When calculated for the study population as a whole the Ederer II method gives a biased estimate of internally age-standardized net survival unless there is no variation in expected or relative survival between different ages [14, 19], a situation almost certainly not true. Hakulinen et al. argued that unless there was substantial variation in relative survival by age the bias would be small, but a theoretical bias still exists [19].
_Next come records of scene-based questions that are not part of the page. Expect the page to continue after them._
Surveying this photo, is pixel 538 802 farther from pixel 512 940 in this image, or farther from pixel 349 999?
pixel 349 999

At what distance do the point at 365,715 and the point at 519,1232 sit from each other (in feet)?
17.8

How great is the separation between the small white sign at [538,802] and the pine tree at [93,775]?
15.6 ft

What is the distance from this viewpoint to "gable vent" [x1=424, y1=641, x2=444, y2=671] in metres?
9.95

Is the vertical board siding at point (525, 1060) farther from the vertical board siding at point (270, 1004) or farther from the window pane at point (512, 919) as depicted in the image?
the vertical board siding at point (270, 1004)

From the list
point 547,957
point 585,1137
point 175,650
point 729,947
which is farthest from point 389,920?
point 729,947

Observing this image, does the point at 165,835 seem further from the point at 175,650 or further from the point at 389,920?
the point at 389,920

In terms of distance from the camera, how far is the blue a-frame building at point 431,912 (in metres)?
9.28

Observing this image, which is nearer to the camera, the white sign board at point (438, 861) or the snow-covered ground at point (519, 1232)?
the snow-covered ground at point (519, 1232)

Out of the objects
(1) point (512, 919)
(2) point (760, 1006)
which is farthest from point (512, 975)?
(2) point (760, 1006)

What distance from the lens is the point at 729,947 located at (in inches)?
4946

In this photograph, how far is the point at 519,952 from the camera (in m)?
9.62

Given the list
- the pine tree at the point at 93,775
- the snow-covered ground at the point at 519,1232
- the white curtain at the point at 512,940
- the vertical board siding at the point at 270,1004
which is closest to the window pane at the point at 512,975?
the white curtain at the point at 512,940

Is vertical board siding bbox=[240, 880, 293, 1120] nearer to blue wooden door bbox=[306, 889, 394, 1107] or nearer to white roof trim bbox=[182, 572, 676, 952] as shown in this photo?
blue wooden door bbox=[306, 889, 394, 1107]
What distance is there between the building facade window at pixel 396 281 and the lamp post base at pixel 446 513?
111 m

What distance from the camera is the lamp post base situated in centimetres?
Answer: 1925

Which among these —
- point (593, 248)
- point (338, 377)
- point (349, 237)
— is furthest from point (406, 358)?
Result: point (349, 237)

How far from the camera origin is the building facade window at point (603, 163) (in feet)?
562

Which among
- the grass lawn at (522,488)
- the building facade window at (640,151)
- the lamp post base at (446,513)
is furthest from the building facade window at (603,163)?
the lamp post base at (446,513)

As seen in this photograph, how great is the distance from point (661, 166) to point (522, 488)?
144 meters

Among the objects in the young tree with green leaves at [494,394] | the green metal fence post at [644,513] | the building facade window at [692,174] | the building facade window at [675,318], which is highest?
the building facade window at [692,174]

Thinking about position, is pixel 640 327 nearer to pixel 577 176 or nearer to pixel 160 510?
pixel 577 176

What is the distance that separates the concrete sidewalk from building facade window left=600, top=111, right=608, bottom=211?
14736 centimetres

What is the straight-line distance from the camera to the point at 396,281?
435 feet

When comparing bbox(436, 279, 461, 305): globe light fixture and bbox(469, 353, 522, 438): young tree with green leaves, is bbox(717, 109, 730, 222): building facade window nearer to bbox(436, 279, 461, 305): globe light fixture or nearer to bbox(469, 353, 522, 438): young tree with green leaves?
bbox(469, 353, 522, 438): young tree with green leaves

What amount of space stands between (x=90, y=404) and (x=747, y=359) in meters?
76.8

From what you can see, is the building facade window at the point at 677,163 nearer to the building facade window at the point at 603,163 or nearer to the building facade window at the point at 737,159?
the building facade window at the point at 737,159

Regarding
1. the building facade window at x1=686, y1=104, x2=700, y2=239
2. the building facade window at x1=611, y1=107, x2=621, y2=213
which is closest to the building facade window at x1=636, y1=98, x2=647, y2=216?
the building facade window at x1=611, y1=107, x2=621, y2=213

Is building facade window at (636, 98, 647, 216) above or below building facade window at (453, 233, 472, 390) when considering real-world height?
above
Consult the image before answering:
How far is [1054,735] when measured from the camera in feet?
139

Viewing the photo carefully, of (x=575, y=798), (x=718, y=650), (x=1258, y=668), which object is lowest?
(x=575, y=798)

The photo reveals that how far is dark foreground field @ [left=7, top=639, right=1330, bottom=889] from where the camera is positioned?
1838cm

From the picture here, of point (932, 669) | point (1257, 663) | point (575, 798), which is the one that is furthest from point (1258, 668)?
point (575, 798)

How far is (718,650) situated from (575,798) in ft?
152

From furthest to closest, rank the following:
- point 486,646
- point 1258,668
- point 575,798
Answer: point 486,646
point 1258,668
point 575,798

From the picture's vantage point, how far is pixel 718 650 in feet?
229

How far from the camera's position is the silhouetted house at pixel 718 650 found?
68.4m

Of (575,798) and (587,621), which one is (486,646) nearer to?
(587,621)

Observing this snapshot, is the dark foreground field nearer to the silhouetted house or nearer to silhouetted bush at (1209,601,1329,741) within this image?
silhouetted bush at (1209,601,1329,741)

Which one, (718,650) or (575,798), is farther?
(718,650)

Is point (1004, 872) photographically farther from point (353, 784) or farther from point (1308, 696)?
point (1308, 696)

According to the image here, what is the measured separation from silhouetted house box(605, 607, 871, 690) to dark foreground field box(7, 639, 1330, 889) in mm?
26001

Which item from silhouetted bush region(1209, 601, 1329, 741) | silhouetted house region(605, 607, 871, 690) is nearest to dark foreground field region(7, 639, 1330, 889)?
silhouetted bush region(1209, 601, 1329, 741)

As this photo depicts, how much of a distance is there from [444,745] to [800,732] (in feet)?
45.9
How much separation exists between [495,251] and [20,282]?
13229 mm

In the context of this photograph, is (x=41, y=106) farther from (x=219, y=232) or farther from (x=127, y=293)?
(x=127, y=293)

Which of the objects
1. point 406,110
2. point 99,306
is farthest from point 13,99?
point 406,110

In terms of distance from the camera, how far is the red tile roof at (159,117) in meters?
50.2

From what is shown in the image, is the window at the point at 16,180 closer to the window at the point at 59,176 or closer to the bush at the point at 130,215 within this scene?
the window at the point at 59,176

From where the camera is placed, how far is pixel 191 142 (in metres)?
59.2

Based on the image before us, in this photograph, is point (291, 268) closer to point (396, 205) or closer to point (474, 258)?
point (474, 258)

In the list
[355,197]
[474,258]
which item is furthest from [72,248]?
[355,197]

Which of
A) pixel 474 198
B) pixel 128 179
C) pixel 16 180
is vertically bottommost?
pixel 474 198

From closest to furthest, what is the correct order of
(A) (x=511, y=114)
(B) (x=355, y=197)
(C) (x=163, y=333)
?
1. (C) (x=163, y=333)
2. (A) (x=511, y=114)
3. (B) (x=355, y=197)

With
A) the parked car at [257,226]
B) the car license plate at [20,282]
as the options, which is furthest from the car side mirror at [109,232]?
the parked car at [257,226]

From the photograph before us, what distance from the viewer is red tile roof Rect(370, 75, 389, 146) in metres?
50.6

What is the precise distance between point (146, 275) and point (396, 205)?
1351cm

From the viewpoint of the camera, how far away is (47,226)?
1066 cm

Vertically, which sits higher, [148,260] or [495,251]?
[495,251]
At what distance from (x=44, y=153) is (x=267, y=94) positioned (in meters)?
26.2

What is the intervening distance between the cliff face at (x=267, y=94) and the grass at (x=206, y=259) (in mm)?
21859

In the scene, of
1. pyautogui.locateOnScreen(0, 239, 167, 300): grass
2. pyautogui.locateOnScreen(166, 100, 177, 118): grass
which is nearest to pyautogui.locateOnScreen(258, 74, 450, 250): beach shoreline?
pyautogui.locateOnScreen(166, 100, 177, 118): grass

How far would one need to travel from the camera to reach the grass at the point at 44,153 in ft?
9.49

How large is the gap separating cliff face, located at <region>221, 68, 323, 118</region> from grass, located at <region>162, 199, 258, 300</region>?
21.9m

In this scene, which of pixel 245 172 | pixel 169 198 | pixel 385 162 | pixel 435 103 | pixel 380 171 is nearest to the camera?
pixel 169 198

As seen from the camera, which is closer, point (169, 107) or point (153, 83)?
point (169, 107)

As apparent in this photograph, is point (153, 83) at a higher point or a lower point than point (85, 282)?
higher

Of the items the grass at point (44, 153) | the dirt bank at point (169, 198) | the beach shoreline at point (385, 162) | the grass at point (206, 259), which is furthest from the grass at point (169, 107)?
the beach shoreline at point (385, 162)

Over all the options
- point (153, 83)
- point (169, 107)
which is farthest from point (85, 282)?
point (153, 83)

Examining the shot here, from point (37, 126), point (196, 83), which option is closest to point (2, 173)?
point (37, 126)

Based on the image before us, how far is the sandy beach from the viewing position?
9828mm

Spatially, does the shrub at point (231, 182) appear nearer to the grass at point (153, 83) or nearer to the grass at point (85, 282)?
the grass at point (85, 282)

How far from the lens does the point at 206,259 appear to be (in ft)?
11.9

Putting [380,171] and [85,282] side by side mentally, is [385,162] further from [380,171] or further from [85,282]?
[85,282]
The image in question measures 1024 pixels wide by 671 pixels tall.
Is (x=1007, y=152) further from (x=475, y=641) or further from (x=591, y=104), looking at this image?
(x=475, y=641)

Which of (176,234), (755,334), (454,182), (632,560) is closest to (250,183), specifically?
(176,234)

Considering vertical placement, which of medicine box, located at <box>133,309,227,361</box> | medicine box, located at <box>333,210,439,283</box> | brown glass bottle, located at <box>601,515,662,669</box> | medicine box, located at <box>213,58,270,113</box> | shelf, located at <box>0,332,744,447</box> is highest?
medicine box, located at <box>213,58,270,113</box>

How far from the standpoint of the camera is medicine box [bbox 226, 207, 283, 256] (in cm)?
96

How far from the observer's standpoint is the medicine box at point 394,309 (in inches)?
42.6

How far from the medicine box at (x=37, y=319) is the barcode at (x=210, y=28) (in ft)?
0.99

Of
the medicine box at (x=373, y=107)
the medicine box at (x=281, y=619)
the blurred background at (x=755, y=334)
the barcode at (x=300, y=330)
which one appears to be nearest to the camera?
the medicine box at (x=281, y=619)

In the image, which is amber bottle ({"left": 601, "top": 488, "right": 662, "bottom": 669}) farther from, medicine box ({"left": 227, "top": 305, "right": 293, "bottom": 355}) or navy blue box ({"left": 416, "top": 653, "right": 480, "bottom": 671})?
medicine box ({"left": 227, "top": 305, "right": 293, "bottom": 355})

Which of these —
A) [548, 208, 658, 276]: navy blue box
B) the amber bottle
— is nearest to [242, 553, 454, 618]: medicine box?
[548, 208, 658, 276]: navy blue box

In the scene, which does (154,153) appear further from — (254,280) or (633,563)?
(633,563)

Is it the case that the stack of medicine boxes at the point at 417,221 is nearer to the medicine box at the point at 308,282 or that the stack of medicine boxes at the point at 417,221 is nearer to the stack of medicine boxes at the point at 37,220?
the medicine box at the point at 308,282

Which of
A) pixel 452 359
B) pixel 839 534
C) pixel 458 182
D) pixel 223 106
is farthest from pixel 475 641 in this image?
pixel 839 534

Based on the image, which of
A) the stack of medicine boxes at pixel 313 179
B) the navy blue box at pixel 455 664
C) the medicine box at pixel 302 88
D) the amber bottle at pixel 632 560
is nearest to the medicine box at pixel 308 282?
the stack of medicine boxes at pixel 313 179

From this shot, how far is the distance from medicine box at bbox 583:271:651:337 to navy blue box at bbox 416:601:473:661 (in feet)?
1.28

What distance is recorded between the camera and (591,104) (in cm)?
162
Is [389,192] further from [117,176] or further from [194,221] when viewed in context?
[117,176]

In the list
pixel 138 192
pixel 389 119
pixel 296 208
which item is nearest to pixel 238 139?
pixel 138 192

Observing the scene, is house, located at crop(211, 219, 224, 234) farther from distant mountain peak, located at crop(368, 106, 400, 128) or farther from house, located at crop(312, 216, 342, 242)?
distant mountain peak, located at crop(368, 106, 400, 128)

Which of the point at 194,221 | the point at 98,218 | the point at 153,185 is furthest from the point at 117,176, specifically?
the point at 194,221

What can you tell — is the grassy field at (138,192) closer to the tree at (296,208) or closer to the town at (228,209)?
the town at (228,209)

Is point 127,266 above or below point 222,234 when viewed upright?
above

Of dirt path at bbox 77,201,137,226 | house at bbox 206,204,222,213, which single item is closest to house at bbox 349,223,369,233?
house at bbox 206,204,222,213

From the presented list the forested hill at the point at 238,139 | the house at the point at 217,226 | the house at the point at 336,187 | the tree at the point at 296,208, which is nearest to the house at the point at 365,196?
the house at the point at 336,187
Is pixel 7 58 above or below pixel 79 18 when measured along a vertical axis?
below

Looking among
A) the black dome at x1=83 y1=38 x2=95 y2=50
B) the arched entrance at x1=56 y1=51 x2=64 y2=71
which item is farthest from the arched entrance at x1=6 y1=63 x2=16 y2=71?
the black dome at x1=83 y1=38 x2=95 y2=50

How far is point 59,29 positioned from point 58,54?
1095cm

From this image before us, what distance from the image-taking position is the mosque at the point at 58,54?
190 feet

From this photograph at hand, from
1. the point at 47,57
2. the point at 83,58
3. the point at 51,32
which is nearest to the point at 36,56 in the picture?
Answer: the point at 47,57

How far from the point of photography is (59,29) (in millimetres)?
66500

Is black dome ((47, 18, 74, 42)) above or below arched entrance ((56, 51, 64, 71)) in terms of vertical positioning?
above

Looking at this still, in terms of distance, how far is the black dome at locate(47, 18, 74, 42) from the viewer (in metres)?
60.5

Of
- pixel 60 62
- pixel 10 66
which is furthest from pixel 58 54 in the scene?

When comparing populations, external age standardization is used with relative survival calculated separately in each age group. Any bias due to variation in relative and expected survival will be reduced. Within each age group the Ederer II method will give an unbiased estimate of the age-specific net survival if there is no variation in relative survival within each age group. This assumption is almost certainly not true, but since narrow age groups are being used the variation will be much reduced compared to the all age estimate. The important question is whether this assumption matters, as empirical observation has shown that the Ederer II method gives a more precise estimate than the Pohar Perme method for long-term estimates [20, 21].

The Pohar Perme method

The Pohar Perme method was developed to give an unbiased estimate of internally age-standardized net survival [14]. The method estimates the internally age-standardized relative survival, i.e. that defined in Eq. (2). It can be interpreted as internally age standardized net survival under assumptions (i) and (ii). The method gives greater weight to individuals with a higher risk of other cause mortality. For example, consider two individuals aged 60 and 80 at diagnosis. If both are still alive 10 years after diagnosis, the 80 year old receives more weight because similar individuals are more likely to have died of other causes. We use an adaption of the method for when survival time is recorded in monthly intervals [21]. The weight for subject i in interval j is the inverse of the expected survival, \(S_{\textit {ij}}^{*}\), so \(w_{\textit {ij}}^{PP} = 1/{S_{\textit {ij}}^{*}}\). The excess mortality rate in the j t h interval is,
$$\lambda_{j}^{PP} = \frac{\sum_{i}{w_{ij}^{PP} d_{ij}} - \sum_{i}{w_{ij}^{PP} d_{ij}^{*}}}{\sum_{i}{w_{ij}^{PP} y_{ij}}}. $$
This is converted to the survival scale in the same way as for Ederer II,
$$\Lambda_{j}^{PP} = \sum_{j} k_{j} \lambda_{j}^{PP} \ \ \ R_{j}^{PP} = \exp\left(-\Lambda_{j}^{PP}\right). $$
For comparisons between population groups external age-standardization is required, so the Pohar-Perme estimate is calculated separately in each age group and a weighted average estimated using Eq. (4).

Brenner method

It is not possible to calculate traditionally age-standardized relative survival unless all age-specific estimates can be calculated, a problem more likely in the oldest age group. The Brenner alternative method calculates an ‘all age’ Ederer II estimate, with each subject up- or down-weighted so the age distribution reflects the reference population [22]. The weights, \({w_{i}^{B}}\) are the same as those used in Eq. (3).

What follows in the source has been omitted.